Dans la requête, il est évident que la famille Maffei souhaitait refaire la façade, en la décorant selon le goût de l’époque et en ajoutant un étage à la construction d’origine. On ne connaît pas le nom de l’architecte chargé de remanier le palais, mais selon toute vraisemblance, il est possible de se fier à Scipione Maffei, le grand érudit et réformateur véronais, qui, bien qu’appartenant à une branche collatérale, connaissait l’histoire de la famille du propriétaire, et affirma que le projet de la résidence était « venu de Rome », ce qui est tout à fait probable au vu des relations de la famille Maffei avec l’Urbe.
Les travaux, en grande partie achevés en 1668, comme le rappelle une épigraphe murée dans la cour, furent exécutés par Rolandino, qui fit exécuter la façade en la décorant de statues, de parastates et de chapiteaux, et embellit le haut d’une terrasse couvrant toute la largeur et destinée à abriter un jardin suspendu, une agrumeraie, décrite en 1714 par le naturaliste Johann Christoph Volkamer dans les planches gravées de son album Continuation der Nurbergischen Hesperidum. Lorsque l’on observe le palais, on comprend immédiatement que l’importance de la famille est magnifiquement représentée par la grandeur austère et élégante de la façade, qui alterne des motifs architecturaux de la Renaissance tardive et des excentricités baroques.
L’édifice comporte trois étages reposant sur les cinq arcs de fausses arcades. Dès le Moyen Âge, le rez-de-chaussée abrite des ateliers qui, dans la modification du XVIIe siècle, donnent sur la place avec une façade d’arcs alternant avec des parastates doriques et des bandeaux de balèvres. Plus riche est la conception architecturale du premier étage, caractérisée par une séquence de cinq grandes portes/fenêtres surmontées de frontons alternativement courbes et triangulaires, ponctuées de demi-colonnes ioniques à mascarons et s’ouvrant sur des balcons à balustrade qui donnent sur la place. Au deuxième étage, caractérisé par trois fenêtres presque carrées et par deux portes avec balcons alternant avec des parastates à décorations florales et surmontés d’une balustrade finement dessinée, l’histoire ancienne est mise en scène, grâce aux six statues reposant sur autant de corbeaux au sommet de l’édifice : Hercule (sculpté dans un seul bloc de marbre de Paros provenant des fouilles de la zone archéologique située en dessous du palais), Jupiter, Vénus, Mercure, Apollon, Minerve.

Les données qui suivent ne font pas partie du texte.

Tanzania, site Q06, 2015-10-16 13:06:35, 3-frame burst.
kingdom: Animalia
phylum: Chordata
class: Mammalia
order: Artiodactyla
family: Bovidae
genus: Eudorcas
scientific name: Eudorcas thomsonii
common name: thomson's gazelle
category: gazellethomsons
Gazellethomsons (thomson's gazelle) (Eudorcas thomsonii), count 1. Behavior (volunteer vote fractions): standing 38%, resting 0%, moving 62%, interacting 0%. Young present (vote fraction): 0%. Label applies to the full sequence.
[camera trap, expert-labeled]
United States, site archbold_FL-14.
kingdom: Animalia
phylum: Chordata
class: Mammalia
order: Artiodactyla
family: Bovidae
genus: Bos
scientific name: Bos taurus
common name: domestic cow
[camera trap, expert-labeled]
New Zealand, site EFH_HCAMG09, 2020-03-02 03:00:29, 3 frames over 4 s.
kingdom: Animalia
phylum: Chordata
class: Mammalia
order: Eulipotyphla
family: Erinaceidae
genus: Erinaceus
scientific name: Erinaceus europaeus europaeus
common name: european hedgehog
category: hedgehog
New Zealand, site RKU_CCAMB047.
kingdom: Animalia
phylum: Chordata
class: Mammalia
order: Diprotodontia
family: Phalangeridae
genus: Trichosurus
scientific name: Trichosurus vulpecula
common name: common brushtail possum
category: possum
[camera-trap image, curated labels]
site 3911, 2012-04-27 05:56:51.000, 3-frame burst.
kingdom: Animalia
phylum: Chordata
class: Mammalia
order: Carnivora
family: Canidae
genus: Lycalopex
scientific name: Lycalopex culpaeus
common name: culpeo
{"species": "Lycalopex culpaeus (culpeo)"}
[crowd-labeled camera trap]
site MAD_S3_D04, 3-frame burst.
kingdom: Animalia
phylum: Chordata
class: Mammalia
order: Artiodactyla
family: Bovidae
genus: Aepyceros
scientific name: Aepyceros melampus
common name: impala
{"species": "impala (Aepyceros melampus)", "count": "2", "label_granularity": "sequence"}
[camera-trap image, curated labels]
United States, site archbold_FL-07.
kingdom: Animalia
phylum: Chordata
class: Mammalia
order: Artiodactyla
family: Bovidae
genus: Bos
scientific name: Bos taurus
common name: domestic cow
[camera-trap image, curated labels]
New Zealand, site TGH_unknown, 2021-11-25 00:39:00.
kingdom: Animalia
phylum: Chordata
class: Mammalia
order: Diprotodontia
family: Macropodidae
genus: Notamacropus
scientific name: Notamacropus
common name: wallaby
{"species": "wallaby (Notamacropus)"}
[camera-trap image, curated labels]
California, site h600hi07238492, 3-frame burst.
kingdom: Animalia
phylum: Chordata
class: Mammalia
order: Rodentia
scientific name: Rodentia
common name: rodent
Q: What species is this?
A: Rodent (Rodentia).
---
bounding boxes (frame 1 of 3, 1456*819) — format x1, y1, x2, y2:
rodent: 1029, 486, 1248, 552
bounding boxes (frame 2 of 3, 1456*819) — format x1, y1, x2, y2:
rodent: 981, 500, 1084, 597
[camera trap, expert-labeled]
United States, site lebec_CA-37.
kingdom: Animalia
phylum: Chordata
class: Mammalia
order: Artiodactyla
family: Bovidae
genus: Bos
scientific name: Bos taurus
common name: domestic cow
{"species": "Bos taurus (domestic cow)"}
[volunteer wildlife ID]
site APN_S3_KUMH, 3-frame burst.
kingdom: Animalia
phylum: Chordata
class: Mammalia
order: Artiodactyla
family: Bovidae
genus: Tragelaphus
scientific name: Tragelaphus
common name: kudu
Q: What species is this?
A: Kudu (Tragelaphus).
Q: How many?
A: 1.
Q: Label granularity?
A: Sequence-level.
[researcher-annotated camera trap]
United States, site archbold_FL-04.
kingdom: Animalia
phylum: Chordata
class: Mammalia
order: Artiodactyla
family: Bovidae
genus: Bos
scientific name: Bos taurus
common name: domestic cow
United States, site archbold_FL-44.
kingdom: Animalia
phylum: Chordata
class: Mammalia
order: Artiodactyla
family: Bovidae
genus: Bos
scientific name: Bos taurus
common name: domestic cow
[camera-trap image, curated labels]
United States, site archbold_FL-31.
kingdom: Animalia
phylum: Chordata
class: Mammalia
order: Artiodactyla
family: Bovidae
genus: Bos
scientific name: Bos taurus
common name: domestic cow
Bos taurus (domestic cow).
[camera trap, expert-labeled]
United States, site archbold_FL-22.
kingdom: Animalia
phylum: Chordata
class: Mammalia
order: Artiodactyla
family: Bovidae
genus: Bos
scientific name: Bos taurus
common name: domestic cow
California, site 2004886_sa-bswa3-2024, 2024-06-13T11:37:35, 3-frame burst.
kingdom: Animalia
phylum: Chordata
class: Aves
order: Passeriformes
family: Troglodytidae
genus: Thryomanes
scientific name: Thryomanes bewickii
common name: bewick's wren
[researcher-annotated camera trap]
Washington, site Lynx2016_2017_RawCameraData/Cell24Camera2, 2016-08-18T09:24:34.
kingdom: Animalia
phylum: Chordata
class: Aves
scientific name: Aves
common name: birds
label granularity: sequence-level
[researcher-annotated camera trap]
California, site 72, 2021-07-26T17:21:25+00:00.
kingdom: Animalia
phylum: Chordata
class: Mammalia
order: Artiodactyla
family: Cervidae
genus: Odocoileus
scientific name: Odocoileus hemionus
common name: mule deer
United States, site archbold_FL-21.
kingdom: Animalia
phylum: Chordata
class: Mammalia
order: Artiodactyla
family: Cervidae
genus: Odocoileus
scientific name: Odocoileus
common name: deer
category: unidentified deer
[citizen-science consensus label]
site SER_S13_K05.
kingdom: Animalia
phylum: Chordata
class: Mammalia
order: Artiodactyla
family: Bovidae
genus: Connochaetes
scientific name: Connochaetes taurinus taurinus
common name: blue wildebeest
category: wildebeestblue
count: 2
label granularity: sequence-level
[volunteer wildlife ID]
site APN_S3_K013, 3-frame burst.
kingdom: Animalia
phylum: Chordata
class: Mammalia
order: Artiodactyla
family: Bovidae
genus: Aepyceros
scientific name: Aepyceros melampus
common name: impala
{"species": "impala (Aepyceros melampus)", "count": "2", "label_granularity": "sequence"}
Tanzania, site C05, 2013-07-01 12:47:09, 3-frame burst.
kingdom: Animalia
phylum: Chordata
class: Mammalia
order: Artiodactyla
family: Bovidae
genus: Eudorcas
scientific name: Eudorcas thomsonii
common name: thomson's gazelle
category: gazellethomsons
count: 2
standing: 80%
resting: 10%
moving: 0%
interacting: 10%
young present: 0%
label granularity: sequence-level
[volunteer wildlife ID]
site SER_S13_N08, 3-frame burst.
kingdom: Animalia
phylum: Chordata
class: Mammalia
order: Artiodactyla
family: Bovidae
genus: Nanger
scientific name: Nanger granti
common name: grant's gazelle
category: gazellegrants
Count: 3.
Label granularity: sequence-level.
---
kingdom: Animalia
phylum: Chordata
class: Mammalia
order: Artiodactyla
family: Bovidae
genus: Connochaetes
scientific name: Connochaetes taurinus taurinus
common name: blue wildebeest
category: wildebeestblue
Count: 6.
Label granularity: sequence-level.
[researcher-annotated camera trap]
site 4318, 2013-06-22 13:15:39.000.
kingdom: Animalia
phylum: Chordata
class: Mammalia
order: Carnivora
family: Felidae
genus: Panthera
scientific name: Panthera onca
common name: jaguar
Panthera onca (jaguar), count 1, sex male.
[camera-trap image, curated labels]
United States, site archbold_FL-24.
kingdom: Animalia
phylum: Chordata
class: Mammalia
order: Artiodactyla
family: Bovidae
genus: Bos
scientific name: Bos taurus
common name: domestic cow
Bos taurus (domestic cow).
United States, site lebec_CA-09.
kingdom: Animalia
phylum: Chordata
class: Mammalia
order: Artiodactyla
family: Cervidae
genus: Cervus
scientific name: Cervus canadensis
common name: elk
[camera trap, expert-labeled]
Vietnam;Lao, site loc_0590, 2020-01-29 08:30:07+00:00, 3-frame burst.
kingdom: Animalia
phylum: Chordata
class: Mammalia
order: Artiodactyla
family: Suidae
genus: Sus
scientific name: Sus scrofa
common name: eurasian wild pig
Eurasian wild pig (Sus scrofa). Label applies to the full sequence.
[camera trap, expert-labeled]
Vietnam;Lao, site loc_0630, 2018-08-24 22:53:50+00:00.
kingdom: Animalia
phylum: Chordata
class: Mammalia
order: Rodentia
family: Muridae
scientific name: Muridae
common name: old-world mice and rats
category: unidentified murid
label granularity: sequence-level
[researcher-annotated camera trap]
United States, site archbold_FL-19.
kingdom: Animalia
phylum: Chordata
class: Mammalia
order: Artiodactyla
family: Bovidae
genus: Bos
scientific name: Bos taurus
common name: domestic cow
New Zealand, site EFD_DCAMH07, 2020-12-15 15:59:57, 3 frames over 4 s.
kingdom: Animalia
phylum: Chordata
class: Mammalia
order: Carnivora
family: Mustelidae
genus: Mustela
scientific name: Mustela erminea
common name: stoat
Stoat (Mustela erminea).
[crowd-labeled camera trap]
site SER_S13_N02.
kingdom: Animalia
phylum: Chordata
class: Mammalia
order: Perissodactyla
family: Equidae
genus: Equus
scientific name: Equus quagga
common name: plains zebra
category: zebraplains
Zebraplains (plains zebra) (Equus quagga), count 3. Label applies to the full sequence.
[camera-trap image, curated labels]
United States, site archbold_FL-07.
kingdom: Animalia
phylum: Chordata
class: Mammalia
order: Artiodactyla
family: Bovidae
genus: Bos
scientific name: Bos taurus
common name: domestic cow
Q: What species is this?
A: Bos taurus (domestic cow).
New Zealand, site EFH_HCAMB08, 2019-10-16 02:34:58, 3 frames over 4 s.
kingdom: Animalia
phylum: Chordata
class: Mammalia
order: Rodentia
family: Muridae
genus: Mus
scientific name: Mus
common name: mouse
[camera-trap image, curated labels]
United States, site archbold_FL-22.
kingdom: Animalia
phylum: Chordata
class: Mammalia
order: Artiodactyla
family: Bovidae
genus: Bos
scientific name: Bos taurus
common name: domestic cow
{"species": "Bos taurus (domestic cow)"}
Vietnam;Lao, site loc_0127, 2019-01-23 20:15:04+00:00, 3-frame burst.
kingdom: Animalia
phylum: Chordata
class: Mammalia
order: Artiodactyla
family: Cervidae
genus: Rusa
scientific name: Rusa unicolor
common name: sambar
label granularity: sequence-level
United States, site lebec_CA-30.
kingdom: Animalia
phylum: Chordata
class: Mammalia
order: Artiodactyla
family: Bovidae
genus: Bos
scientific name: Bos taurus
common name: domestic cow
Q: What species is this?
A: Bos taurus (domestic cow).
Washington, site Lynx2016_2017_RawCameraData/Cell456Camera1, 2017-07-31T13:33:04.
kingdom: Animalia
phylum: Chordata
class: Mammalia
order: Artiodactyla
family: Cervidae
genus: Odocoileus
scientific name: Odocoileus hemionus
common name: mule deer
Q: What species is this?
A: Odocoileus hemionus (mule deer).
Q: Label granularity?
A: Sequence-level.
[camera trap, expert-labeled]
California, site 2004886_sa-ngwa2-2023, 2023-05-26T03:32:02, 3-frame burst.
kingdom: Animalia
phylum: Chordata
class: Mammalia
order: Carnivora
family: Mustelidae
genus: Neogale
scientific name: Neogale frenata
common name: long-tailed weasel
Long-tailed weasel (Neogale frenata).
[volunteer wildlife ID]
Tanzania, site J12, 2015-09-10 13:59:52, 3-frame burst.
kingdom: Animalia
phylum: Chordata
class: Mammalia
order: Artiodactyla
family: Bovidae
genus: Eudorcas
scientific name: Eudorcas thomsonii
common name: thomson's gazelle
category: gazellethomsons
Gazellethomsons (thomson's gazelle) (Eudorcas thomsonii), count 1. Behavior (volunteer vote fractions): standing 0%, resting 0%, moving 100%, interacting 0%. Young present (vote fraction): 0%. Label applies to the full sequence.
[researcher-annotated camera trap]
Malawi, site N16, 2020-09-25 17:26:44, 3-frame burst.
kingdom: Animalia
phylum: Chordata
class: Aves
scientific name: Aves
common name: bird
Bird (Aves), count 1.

Vues de la place, en osant un regard vers le haut, ces statues donnent le vertige par leur surplomb particulier, transformant l’édifice en un véritable décor de théâtre. L’intérieur du palais n’est pas moins remarquable. Une fois le télescope de l’arc d’entrée dépassé, on découvre deux corps de bâtiment reliés par deux cours carrées communicantes. Tout autour, l’édifice entier est percé de grandes fenêtres au premier étage, qui s’ouvrent sur un balcon à balustrade. « Tout en l’air », c’est ainsi que Scipione Maffei décrit le prodige structurel du magnifique escalier en colimaçon à la forme hélicoïdale, qui va des caves au toit, couronné par une grande lanterne et des statues, un défi aux lois de la gravité parce qu’il a été réalisé « en se soutenant tout seul ».
Le premier étage, où est aujourd’hui exposée la collection Carlon, conserve dans les salles d’entrée et dans celle qui s’ouvre sur la Piazza delle Erbe le témoignage d’un cycle de fresques probablement peintes dans un style classique entre le XVIIIe et le XIXe siècle.
De la disposition originale du grand appartement, il reste quelques belles pièces intérieures qui donnent sur la deuxième cour et s’enrichissent d’éléments architecturaux de valeur, comme les stucs à motif floral et des miroirs ovales renfermant des peintures maniéristes sur toile, datables de la fin du XVIIIe siècle ou encore le cadre en marbre noir des carrières de Vérone de la grande cheminée du hall d’entrée qui reçoit la lumière de la ruelle.